- _Task requirements_
a) Answer these from the village tourism passage:
(i) What correlation coefficient was found between visitor motivation and the overall rating?
(ii) How many scenes in Gaotiankeng Village were mapped and analyzed?
(iii) What activity is compared in a traditional village house and a bright city room?
b) Check each statement against the village tourism passage and mark it yes or no:
(i) The number of behaviors was significantly correlated with the overall rating.
(ii) Passive enjoyment was dominant in the blue region.
(iii) Today's rural tourism requires specific local tourist spots.
c) Restate the village tourism passage starting with "In summary, the" and going on through "the visitors’ experience.". Swap in "rural heritage tourism" wherever "traditional village tourism" stands.

- _Passage shown_

Pearson correlation analysis showed that the motivation of visitors and the overall rating were significantly positively correlated, with a correlation coefficient of 0.965 (p < 0.01). However, the correlation between the number of behaviors and the overall rating was insignificant. These findings indicate that tourists have higher rating degrees for both modes of active-passive-passive enjoyment and passive-active-passive enjoyment. Motivation and behavior possibilities were high. Therefore, the mutual matching of active and passive was an essential factor to enhance tourists’ experiences in the red and green regions, whereas passive enjoyment was dominant in the blue region. AE-AE—PE exhibited relatively lower motivation and behavior possibilities. It is easy to exhibit active enjoyment if the choice of behavioral possibilities is relatively small, and the psychology can easily generate a vague feeling.
In summary, the two combinations of active enjoyment-passive enjoyment—passive enjoyment and passive enjoyment—active enjoyment—passive enjoyment (D and F in Figure 6) result in a better visitor experience in traditional village tourism. The behavioral and psychological motivation that users can exhibit for landscape services is positively correlated with the visitors’ experience.

4.4.3. Comparing the Combination between AE and PE in Two Village

The findings indicated that active enjoyment and passive enjoyment occur simultaneously in tourism scenarios (Figure 11). Today’s rural tourism mainly focuses on leisure tourism and does not require specific local tourist spots. However, it requires an adequate relaxing ambiance. Therefore, the definitions of AE and PE are often approximate, and their effective combination improves the experience. For example, experiencing bamboo weaving in a house in a traditional village and experiencing bamboo weaving in a bright city room will bring different experiences as the scene’s atmosphere improves the enjoyability of the activity. This experience excludes the effect of the activity. The value increases through the combination of the activities and the environment. Therefore, exploring the combination between activities and the environment in a specific scene helps in planning and designing.
The combination of designing the spaces, facilities, activities, and exhibitions improves the user experience. In this study, 12 scenes in Gaotiankeng Village were mapped and analyzed. The two villages are traditional villages, and the plan and design measures are typical for traditional village tourism. The two villages are highly rated by tourists in the tourism industry; thus, they were selected for comparison and analysis.

- _Material shown_
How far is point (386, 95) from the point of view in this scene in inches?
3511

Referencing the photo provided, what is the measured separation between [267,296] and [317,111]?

---

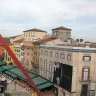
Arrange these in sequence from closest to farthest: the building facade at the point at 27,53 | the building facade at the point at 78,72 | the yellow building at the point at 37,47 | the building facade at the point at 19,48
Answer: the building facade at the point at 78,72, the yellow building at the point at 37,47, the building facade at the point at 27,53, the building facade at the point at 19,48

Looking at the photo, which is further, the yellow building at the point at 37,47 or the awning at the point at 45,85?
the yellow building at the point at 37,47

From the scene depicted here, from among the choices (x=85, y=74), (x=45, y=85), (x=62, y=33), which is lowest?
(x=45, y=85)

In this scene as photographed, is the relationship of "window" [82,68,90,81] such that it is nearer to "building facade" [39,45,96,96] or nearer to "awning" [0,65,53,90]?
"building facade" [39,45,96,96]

==

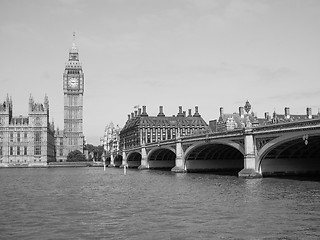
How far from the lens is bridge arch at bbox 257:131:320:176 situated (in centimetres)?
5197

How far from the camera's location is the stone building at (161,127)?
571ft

- _Solution set_
a)
(i) 0.965 (p < 0.01)
(ii) 12
(iii) Bamboo weaving

b)
(i) No: "the correlation between the number of behaviors and the overall rating was insignificant."
(ii) Yes: "passive enjoyment was dominant in the blue region."
(iii) No: "does not require specific local tourist spots."

c)
In summary, the two combinations of active enjoyment-passive enjoyment—passive enjoyment and passive enjoyment—active enjoyment—passive enjoyment (D and F in Figure 6) result in a better visitor experience in rural heritage tourism. The behavioral and psychological motivation that users can exhibit for landscape services is positively correlated with the visitors’ experience.